Jeudi, en début de soirée, les quelques 3000 athlètes issus de 54 nations ont défilé dans le temple olympique. Plusieurs délégations issues des quatre coins de l’Afrique ont rallié Alger pour animer ces « mini-olympiades » continentales dédiées aux jeunes ne dépassant pas 18 ans. Pour ce qui est de la composante de l’équipe nationale d’Algérie, il faut savoir qu’elle est formée par 432 athlètes (247 garçons – 185 filles) dans les 30 disciplines de cette 3e édition. Précédant la cérémonie d’ouverture, qui était globalement appréciable même si elle n’avait rien de grandiose, les officiels ont eu quelques brèves allocutions.
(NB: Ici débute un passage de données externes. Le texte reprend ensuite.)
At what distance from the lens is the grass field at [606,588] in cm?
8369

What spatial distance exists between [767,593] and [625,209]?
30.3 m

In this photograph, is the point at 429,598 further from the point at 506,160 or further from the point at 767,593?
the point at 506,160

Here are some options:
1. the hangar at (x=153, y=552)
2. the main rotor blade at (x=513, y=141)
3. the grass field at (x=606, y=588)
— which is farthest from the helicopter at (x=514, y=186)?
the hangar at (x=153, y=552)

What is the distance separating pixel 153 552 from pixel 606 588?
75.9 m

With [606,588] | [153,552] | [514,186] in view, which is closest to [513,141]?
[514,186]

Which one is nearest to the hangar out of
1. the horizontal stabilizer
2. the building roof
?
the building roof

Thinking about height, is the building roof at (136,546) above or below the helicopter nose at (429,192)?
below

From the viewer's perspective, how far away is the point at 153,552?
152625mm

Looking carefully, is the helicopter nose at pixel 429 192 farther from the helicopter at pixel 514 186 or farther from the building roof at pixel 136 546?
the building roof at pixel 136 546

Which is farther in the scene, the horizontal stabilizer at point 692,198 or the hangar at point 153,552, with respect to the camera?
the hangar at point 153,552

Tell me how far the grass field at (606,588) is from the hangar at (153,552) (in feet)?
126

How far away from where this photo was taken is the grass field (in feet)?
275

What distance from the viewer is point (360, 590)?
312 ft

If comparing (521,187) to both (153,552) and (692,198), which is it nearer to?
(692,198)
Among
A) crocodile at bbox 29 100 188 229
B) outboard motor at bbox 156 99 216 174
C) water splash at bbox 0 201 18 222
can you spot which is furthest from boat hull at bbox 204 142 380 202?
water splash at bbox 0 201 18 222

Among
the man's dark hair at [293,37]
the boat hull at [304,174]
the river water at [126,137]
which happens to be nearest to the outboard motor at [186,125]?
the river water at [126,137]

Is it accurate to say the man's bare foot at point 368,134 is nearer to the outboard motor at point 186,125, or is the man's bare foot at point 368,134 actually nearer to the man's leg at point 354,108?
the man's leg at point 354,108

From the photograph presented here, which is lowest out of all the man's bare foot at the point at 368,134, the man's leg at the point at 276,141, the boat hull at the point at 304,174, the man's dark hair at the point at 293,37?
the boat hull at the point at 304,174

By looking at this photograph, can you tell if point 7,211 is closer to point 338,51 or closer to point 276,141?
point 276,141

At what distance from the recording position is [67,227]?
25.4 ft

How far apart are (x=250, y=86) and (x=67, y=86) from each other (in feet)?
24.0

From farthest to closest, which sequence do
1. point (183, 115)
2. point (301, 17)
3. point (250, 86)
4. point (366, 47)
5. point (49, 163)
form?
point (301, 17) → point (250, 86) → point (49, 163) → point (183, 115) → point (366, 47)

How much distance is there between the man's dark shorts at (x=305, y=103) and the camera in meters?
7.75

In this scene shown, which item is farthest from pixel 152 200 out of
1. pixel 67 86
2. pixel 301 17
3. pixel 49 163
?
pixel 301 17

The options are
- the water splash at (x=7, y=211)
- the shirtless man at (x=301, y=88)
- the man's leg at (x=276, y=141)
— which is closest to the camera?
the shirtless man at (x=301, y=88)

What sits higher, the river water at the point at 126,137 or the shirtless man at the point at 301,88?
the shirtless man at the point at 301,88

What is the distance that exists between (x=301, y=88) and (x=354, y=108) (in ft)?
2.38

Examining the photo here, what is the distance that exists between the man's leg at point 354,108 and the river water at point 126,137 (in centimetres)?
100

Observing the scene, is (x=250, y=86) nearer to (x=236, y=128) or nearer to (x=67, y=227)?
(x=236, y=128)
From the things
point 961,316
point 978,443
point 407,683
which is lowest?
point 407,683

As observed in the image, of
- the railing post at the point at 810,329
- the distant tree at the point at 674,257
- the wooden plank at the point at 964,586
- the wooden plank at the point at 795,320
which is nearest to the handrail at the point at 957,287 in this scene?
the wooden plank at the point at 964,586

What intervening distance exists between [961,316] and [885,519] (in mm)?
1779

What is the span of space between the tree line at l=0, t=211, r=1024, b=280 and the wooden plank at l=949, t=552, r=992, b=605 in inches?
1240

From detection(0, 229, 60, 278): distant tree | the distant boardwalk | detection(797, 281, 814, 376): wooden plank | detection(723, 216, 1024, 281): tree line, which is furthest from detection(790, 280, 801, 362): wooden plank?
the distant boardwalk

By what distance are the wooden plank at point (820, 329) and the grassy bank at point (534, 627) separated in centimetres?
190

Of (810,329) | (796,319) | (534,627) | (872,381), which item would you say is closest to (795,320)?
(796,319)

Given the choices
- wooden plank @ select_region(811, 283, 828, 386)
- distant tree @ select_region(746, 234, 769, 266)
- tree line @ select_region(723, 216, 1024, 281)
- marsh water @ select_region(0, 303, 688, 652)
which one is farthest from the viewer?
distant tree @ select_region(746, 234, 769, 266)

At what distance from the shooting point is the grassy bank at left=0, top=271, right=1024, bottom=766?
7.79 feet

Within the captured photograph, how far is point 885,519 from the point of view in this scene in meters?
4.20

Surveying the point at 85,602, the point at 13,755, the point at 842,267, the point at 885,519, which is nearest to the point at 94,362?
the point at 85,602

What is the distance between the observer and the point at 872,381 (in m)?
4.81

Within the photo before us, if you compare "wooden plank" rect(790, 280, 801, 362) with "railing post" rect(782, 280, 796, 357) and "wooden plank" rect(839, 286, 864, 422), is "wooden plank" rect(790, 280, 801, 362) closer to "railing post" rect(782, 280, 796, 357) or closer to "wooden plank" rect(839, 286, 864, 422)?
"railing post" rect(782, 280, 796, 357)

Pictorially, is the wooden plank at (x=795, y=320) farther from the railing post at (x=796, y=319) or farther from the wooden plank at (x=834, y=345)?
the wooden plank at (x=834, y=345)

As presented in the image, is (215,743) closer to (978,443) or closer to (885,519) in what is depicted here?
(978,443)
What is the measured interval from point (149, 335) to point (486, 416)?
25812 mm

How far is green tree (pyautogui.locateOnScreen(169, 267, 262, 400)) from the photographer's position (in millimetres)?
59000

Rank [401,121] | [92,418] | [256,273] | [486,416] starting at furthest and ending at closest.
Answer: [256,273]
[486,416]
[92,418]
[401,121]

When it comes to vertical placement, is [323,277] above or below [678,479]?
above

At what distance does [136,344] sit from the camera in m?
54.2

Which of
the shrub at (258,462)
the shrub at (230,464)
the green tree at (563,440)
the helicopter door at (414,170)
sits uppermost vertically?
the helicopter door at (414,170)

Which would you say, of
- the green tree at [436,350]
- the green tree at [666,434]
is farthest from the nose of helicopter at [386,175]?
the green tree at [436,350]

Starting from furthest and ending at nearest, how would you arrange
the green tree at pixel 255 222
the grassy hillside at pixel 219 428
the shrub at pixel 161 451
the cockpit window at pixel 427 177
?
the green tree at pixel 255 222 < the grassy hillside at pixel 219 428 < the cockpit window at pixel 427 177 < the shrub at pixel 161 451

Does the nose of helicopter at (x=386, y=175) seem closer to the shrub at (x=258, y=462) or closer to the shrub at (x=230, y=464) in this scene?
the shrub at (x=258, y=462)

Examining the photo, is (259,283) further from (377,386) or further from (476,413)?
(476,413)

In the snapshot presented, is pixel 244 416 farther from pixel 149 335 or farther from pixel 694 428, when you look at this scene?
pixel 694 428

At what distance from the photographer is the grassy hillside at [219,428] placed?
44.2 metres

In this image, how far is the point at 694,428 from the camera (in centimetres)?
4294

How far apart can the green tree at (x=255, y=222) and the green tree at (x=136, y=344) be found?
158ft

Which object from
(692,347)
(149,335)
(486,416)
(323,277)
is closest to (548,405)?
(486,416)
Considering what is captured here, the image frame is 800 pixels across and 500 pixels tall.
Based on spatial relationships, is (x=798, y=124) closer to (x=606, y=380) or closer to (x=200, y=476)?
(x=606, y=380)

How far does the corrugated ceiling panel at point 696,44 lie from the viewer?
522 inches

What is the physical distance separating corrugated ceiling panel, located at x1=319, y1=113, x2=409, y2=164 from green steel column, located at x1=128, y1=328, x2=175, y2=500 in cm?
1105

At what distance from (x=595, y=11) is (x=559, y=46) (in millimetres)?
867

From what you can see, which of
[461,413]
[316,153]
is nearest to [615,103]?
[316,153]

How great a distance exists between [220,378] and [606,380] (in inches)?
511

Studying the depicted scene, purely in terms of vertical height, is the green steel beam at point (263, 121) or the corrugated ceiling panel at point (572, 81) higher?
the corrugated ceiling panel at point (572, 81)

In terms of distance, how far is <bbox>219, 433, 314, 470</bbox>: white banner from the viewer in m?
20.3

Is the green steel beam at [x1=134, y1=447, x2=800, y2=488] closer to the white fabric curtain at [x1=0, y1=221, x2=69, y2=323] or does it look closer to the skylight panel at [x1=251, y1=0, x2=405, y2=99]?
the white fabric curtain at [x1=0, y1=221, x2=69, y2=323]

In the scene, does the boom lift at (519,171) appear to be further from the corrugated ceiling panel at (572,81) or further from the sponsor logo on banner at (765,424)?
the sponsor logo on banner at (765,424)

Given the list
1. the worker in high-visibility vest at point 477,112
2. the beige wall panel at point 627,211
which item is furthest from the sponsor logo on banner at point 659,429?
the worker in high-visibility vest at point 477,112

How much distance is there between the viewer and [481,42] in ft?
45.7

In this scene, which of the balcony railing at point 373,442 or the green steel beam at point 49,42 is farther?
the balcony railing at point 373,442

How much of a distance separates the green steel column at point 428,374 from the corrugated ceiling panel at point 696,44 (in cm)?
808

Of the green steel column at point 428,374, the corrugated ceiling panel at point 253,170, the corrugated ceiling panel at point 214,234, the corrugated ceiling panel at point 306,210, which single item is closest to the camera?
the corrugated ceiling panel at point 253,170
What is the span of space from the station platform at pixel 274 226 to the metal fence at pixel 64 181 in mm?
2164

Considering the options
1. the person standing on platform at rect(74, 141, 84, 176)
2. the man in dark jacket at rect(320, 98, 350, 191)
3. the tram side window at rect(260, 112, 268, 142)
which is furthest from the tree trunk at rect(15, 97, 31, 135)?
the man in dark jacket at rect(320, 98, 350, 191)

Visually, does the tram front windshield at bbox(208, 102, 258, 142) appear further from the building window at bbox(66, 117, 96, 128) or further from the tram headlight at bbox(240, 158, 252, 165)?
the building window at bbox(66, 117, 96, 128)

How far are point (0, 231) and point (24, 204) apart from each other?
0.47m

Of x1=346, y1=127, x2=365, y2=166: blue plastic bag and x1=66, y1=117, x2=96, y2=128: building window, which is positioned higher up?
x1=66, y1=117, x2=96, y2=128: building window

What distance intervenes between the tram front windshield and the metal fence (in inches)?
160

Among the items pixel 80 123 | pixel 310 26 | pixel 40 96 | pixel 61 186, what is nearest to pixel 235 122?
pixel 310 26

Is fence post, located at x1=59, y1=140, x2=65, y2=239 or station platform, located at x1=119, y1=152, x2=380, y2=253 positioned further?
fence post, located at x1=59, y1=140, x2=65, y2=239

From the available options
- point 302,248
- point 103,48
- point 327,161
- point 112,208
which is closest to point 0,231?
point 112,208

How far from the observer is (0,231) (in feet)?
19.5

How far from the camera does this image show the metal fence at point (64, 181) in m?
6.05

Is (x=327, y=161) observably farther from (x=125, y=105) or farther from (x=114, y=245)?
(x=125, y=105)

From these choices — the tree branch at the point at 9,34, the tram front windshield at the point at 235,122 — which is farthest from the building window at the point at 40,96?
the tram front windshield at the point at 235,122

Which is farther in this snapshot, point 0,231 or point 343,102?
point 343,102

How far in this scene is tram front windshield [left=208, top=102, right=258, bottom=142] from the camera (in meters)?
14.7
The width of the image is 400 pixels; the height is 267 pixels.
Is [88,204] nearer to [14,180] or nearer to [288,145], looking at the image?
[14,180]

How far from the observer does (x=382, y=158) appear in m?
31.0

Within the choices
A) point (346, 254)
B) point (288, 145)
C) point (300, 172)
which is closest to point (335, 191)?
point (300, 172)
Avant que le Premier ministre, Ahmed Ouyahia, ne prenne la parole pour déclarer les Jeux ouverts de manière Officiel, Mohamed Hattab, ministre de la Jeunesse et des Sports en Algérien, a intervenu pour assurer que « l’Algérie s’engage à ne ménager aucun effort en vue de contribuer à la consolidation du partenariat entre les pays africains dans le domaine sportif, pour permettre au mouvement sportif africain de faire valoir toutes ses potentialités » en notant que « cette action s`inscrit dans le cadre des traditions de notre pays, qui n’a eu de cesse de déployer tous les moyens nécessaires, pour traduire sa solidarité agissante avec les peuples d`Afrique ».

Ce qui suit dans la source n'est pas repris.